If they say no, then ask specifically why. Your parents may have a good reason why they do not want you to get another pet. Example, another heater and filter will up the electric bill and for families on a budget this can be very difficult. Your parents may feel that you already have a enough pets (which you do have a good amount of pets). Or another reason. Also your parents are going to think a head, meaning if your fish gets sick they will most likely be the ones covering the cost of meds and whatever else your fish needs. This may not be possible for some families. I know that personally I do not have the money to drop even $10 for meds on a whim. Your parents will also take responsibility for this fish since you are their child and most parents know that when the family gets a pet that in the end the responsibly really lies with the parent, not the child. 

However, but having a plan and asking for them to sit down so you can talk to them shows responsibility.


----------



## hrutan (Jun 25, 2014)

+1 VivianKJean

I think responsibility is the big keyword here. No parent is going to trust their offspring, whether child or teen, to be responsible for one thing (pets) if they have not shown responsibility in other areas of their life (homework, chores). And I think _every _parent's heard the line "I'll feed it, and walk it, and clean up its poop!" from their child...or used it on their own parents and realized as an adult the amount of work their parents _really _did, taking care of their childhood pets.

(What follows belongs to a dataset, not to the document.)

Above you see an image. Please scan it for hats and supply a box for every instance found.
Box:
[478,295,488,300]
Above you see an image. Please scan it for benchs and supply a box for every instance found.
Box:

There's always a lot of fallout for the parents, no matter how hard we try. It never really became clear to me until I moved out and had to pay for my own toilet paper.


----------



## VivianKJean (Aug 20, 2013)

hrutan said:


> There's always a lot of fallout for the parents, no matter how hard we try. It never really became clear to me until I moved out and had to pay for my own toilet paper.


hahaha agreed. I only had two fish when I lived in my parents house and I ALWAYS wanted another. Even though at the time I was doing all of the care of the pets, I never realized how much money goes into keeping fish until I moved out and got my own apartment.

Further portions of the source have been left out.